- Opening Delimiter -

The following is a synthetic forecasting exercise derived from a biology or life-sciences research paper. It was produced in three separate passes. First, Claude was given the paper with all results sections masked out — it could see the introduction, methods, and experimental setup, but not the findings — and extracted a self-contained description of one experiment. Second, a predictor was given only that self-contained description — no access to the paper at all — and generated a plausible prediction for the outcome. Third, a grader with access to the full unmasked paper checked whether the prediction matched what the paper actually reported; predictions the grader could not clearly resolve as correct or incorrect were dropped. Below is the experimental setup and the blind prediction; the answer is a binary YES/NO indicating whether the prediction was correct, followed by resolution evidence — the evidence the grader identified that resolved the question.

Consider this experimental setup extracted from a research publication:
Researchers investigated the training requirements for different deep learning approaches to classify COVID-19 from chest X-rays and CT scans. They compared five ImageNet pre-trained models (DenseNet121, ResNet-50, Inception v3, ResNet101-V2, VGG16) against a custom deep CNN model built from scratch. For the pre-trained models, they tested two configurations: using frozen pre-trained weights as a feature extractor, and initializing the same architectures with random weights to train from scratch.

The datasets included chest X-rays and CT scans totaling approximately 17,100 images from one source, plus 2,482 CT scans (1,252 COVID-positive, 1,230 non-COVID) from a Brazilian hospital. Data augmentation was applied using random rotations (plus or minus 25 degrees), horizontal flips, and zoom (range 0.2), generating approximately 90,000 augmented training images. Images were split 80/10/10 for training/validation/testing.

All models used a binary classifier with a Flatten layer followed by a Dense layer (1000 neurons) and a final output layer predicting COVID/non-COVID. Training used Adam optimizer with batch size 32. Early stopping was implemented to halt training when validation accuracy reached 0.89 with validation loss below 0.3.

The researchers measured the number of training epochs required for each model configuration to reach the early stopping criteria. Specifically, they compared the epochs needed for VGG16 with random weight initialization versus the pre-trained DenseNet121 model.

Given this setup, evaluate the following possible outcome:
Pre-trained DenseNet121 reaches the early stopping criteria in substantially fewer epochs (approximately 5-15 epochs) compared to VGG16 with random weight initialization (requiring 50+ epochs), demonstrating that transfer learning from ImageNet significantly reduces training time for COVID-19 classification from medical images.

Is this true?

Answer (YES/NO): YES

- Closing Delimiter -

*Problem statement:* Your task is to copy all of the entries exactly.

*Expected answer:*
The following is a synthetic forecasting exercise derived from a biology or life-sciences research paper. It was produced in three separate passes. First, Claude was given the paper with all results sections masked out — it could see the introduction, methods, and experimental setup, but not the findings — and extracted a self-contained description of one experiment. Second, a predictor was given only that self-contained description — no access to the paper at all — and generated a plausible prediction for the outcome. Third, a grader with access to the full unmasked paper checked whether the prediction matched what the paper actually reported; predictions the grader could not clearly resolve as correct or incorrect were dropped. Below is the experimental setup and the blind prediction; the answer is a binary YES/NO indicating whether the prediction was correct, followed by resolution evidence — the evidence the grader identified that resolved the question.

Consider this experimental setup extracted from a research publication:
Researchers investigated the training requirements for different deep learning approaches to classify COVID-19 from chest X-rays and CT scans. They compared five ImageNet pre-trained models (DenseNet121, ResNet-50, Inception v3, ResNet101-V2, VGG16) against a custom deep CNN model built from scratch. For the pre-trained models, they tested two configurations: using frozen pre-trained weights as a feature extractor, and initializing the same architectures with random weights to train from scratch.

The datasets included chest X-rays and CT scans totaling approximately 17,100 images from one source, plus 2,482 CT scans (1,252 COVID-positive, 1,230 non-COVID) from a Brazilian hospital. Data augmentation was applied using random rotations (plus or minus 25 degrees), horizontal flips, and zoom (range 0.2), generating approximately 90,000 augmented training images. Images were split 80/10/10 for training/validation/testing.

All models used a binary classifier with a Flatten layer followed by a Dense layer (1000 neurons) and a final output layer predicting COVID/non-COVID. Training used Adam optimizer with batch size 32. Early stopping was implemented to halt training when validation accuracy reached 0.89 with validation loss below 0.3.

The researchers measured the number of training epochs required for each model configuration to reach the early stopping criteria. Specifically, they compared the epochs needed for VGG16 with random weight initialization versus the pre-trained DenseNet121 model.

Given this setup, evaluate the following possible outcome:
Pre-trained DenseNet121 reaches the early stopping criteria in substantially fewer epochs (approximately 5-15 epochs) compared to VGG16 with random weight initialization (requiring 50+ epochs), demonstrating that transfer learning from ImageNet significantly reduces training time for COVID-19 classification from medical images.

Is this true?

Answer (YES/NO): YES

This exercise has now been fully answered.